__Try it__. Output all of the entries exactly as written.

(Collected data entries)

=== Section Start ===

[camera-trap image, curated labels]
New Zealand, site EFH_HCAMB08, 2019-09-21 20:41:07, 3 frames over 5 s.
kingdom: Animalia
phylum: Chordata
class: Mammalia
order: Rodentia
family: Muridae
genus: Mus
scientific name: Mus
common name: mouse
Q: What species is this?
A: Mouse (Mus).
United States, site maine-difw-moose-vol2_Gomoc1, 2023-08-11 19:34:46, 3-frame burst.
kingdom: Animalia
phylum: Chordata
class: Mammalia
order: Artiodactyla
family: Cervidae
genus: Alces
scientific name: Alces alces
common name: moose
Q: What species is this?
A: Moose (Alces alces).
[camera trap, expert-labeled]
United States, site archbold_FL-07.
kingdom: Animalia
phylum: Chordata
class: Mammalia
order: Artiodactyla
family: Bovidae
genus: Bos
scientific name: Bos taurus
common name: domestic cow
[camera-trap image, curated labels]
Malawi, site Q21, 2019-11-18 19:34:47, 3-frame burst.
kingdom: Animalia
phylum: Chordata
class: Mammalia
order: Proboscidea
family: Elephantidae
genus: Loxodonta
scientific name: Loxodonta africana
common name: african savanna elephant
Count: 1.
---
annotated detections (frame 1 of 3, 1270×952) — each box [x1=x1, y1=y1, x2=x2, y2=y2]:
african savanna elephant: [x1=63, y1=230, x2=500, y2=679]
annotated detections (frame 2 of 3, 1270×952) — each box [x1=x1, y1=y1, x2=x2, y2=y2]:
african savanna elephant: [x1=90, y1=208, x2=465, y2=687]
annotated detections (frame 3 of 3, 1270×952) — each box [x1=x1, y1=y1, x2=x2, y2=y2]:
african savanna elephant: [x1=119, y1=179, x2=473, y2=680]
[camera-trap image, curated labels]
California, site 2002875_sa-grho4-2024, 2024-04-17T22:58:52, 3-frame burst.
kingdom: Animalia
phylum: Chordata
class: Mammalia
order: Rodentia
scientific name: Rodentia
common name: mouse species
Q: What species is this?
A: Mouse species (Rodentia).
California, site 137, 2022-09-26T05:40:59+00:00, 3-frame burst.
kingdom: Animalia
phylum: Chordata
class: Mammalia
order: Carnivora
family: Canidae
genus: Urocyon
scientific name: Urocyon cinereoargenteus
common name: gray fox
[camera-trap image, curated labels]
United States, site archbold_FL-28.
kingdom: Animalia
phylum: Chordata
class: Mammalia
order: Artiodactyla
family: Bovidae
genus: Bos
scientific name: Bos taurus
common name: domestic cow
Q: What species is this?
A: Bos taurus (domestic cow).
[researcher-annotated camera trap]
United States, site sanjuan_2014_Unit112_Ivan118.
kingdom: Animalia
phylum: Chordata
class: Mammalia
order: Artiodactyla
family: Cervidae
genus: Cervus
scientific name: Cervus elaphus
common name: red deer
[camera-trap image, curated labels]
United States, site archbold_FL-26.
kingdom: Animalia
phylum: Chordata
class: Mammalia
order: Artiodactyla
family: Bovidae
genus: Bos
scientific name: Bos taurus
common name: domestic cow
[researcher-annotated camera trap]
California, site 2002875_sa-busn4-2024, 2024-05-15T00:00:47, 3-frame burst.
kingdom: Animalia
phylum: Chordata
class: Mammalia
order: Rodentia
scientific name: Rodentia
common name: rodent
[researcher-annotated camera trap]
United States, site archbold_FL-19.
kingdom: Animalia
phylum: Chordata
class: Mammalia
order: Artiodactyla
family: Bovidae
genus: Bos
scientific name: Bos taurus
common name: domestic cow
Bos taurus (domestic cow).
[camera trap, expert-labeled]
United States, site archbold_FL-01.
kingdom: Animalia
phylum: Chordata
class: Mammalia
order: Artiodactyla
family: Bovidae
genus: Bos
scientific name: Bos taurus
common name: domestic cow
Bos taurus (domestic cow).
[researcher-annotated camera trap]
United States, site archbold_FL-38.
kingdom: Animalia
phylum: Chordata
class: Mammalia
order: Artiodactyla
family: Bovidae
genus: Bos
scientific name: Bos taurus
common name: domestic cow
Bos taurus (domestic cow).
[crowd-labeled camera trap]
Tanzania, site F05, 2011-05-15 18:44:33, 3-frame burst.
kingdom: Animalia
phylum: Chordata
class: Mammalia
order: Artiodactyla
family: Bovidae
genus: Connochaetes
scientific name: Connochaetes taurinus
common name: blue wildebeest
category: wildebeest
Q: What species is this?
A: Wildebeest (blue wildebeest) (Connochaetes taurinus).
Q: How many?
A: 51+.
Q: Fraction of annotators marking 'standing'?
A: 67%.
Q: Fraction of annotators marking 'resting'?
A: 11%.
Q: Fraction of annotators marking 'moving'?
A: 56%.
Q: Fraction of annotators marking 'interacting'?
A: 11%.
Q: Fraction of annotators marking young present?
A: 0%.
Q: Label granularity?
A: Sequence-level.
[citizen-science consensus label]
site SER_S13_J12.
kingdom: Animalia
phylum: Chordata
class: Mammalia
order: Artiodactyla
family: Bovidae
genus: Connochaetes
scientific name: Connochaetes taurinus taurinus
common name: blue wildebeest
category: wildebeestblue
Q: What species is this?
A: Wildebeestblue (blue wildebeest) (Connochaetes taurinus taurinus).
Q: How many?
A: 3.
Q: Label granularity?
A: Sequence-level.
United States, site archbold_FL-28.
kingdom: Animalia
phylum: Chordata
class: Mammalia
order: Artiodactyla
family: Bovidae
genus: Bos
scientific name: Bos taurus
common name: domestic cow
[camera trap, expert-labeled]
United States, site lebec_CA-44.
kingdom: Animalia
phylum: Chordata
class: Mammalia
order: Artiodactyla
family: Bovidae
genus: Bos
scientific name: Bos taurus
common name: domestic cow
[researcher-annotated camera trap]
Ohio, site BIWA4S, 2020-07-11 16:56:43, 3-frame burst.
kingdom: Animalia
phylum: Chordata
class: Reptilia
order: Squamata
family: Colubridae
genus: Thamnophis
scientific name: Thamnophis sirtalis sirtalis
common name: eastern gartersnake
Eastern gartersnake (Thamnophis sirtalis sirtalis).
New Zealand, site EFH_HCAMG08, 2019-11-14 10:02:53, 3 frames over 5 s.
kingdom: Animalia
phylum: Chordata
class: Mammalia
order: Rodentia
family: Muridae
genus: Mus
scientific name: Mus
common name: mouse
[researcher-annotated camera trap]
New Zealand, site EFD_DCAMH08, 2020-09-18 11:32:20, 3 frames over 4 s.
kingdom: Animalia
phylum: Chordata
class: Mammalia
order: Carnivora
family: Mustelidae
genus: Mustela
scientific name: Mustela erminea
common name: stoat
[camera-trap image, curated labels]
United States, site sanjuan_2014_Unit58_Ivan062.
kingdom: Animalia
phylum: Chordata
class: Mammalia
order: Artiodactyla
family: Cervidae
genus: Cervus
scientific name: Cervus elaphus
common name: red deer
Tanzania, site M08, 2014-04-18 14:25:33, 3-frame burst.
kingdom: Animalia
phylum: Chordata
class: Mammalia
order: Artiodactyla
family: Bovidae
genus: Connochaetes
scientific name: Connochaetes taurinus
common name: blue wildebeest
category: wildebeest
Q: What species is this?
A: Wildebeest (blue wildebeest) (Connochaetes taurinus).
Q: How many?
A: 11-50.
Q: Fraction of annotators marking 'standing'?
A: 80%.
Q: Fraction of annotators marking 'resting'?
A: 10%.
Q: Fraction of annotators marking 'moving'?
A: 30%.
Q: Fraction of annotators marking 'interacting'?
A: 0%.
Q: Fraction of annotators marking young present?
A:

=== Section End ===

__Task solution__.
[camera-trap image, curated labels]
New Zealand, site EFH_HCAMB08, 2019-09-21 20:41:07, 3 frames over 5 s.
kingdom: Animalia
phylum: Chordata
class: Mammalia
order: Rodentia
family: Muridae
genus: Mus
scientific name: Mus
common name: mouse
Q: What species is this?
A: Mouse (Mus).
United States, site maine-difw-moose-vol2_Gomoc1, 2023-08-11 19:34:46, 3-frame burst.
kingdom: Animalia
phylum: Chordata
class: Mammalia
order: Artiodactyla
family: Cervidae
genus: Alces
scientific name: Alces alces
common name: moose
Q: What species is this?
A: Moose (Alces alces).
[camera trap, expert-labeled]
United States, site archbold_FL-07.
kingdom: Animalia
phylum: Chordata
class: Mammalia
order: Artiodactyla
family: Bovidae
genus: Bos
scientific name: Bos taurus
common name: domestic cow
[camera-trap image, curated labels]
Malawi, site Q21, 2019-11-18 19:34:47, 3-frame burst.
kingdom: Animalia
phylum: Chordata
class: Mammalia
order: Proboscidea
family: Elephantidae
genus: Loxodonta
scientific name: Loxodonta africana
common name: african savanna elephant
Count: 1.
---
annotated detections (frame 1 of 3, 1270×952) — each box [x1=x1, y1=y1, x2=x2, y2=y2]:
african savanna elephant: [x1=63, y1=230, x2=500, y2=679]
annotated detections (frame 2 of 3, 1270×952) — each box [x1=x1, y1=y1, x2=x2, y2=y2]:
african savanna elephant: [x1=90, y1=208, x2=465, y2=687]
annotated detections (frame 3 of 3, 1270×952) — each box [x1=x1, y1=y1, x2=x2, y2=y2]:
african savanna elephant: [x1=119, y1=179, x2=473, y2=680]
[camera-trap image, curated labels]
California, site 2002875_sa-grho4-2024, 2024-04-17T22:58:52, 3-frame burst.
kingdom: Animalia
phylum: Chordata
class: Mammalia
order: Rodentia
scientific name: Rodentia
common name: mouse species
Q: What species is this?
A: Mouse species (Rodentia).
California, site 137, 2022-09-26T05:40:59+00:00, 3-frame burst.
kingdom: Animalia
phylum: Chordata
class: Mammalia
order: Carnivora
family: Canidae
genus: Urocyon
scientific name: Urocyon cinereoargenteus
common name: gray fox
[camera-trap image, curated labels]
United States, site archbold_FL-28.
kingdom: Animalia
phylum: Chordata
class: Mammalia
order: Artiodactyla
family: Bovidae
genus: Bos
scientific name: Bos taurus
common name: domestic cow
Q: What species is this?
A: Bos taurus (domestic cow).
[researcher-annotated camera trap]
United States, site sanjuan_2014_Unit112_Ivan118.
kingdom: Animalia
phylum: Chordata
class: Mammalia
order: Artiodactyla
family: Cervidae
genus: Cervus
scientific name: Cervus elaphus
common name: red deer
[camera-trap image, curated labels]
United States, site archbold_FL-26.
kingdom: Animalia
phylum: Chordata
class: Mammalia
order: Artiodactyla
family: Bovidae
genus: Bos
scientific name: Bos taurus
common name: domestic cow
[researcher-annotated camera trap]
California, site 2002875_sa-busn4-2024, 2024-05-15T00:00:47, 3-frame burst.
kingdom: Animalia
phylum: Chordata
class: Mammalia
order: Rodentia
scientific name: Rodentia
common name: rodent
[researcher-annotated camera trap]
United States, site archbold_FL-19.
kingdom: Animalia
phylum: Chordata
class: Mammalia
order: Artiodactyla
family: Bovidae
genus: Bos
scientific name: Bos taurus
common name: domestic cow
Bos taurus (domestic cow).
[camera trap, expert-labeled]
United States, site archbold_FL-01.
kingdom: Animalia
phylum: Chordata
class: Mammalia
order: Artiodactyla
family: Bovidae
genus: Bos
scientific name: Bos taurus
common name: domestic cow
Bos taurus (domestic cow).
[researcher-annotated camera trap]
United States, site archbold_FL-38.
kingdom: Animalia
phylum: Chordata
class: Mammalia
order: Artiodactyla
family: Bovidae
genus: Bos
scientific name: Bos taurus
common name: domestic cow
Bos taurus (domestic cow).
[crowd-labeled camera trap]
Tanzania, site F05, 2011-05-15 18:44:33, 3-frame burst.
kingdom: Animalia
phylum: Chordata
class: Mammalia
order: Artiodactyla
family: Bovidae
genus: Connochaetes
scientific name: Connochaetes taurinus
common name: blue wildebeest
category: wildebeest
Q: What species is this?
A: Wildebeest (blue wildebeest) (Connochaetes taurinus).
Q: How many?
A: 51+.
Q: Fraction of annotators marking 'standing'?
A: 67%.
Q: Fraction of annotators marking 'resting'?
A: 11%.
Q: Fraction of annotators marking 'moving'?
A: 56%.
Q: Fraction of annotators marking 'interacting'?
A: 11%.
Q: Fraction of annotators marking young present?
A: 0%.
Q: Label granularity?
A: Sequence-level.
[citizen-science consensus label]
site SER_S13_J12.
kingdom: Animalia
phylum: Chordata
class: Mammalia
order: Artiodactyla
family: Bovidae
genus: Connochaetes
scientific name: Connochaetes taurinus taurinus
common name: blue wildebeest
category: wildebeestblue
Q: What species is this?
A: Wildebeestblue (blue wildebeest) (Connochaetes taurinus taurinus).
Q: How many?
A: 3.
Q: Label granularity?
A: Sequence-level.
United States, site archbold_FL-28.
kingdom: Animalia
phylum: Chordata
class: Mammalia
order: Artiodactyla
family: Bovidae
genus: Bos
scientific name: Bos taurus
common name: domestic cow
[camera trap, expert-labeled]
United States, site lebec_CA-44.
kingdom: Animalia
phylum: Chordata
class: Mammalia
order: Artiodactyla
family: Bovidae
genus: Bos
scientific name: Bos taurus
common name: domestic cow
[researcher-annotated camera trap]
Ohio, site BIWA4S, 2020-07-11 16:56:43, 3-frame burst.
kingdom: Animalia
phylum: Chordata
class: Reptilia
order: Squamata
family: Colubridae
genus: Thamnophis
scientific name: Thamnophis sirtalis sirtalis
common name: eastern gartersnake
Eastern gartersnake (Thamnophis sirtalis sirtalis).
New Zealand, site EFH_HCAMG08, 2019-11-14 10:02:53, 3 frames over 5 s.
kingdom: Animalia
phylum: Chordata
class: Mammalia
order: Rodentia
family: Muridae
genus: Mus
scientific name: Mus
common name: mouse
[researcher-annotated camera trap]
New Zealand, site EFD_DCAMH08, 2020-09-18 11:32:20, 3 frames over 4 s.
kingdom: Animalia
phylum: Chordata
class: Mammalia
order: Carnivora
family: Mustelidae
genus: Mustela
scientific name: Mustela erminea
common name: stoat
[camera-trap image, curated labels]
United States, site sanjuan_2014_Unit58_Ivan062.
kingdom: Animalia
phylum: Chordata
class: Mammalia
order: Artiodactyla
family: Cervidae
genus: Cervus
scientific name: Cervus elaphus
common name: red deer
Tanzania, site M08, 2014-04-18 14:25:33, 3-frame burst.
kingdom: Animalia
phylum: Chordata
class: Mammalia
order: Artiodactyla
family: Bovidae
genus: Connochaetes
scientific name: Connochaetes taurinus
common name: blue wildebeest
category: wildebeest
Q: What species is this?
A: Wildebeest (blue wildebeest) (Connochaetes taurinus).
Q: How many?
A: 11-50.
Q: Fraction of annotators marking 'standing'?
A: 80%.
Q: Fraction of annotators marking 'resting'?
A: 10%.
Q: Fraction of annotators marking 'moving'?
A: 30%.
Q: Fraction of annotators marking 'interacting'?
A: 0%.
Q: Fraction of annotators marking young present?
A:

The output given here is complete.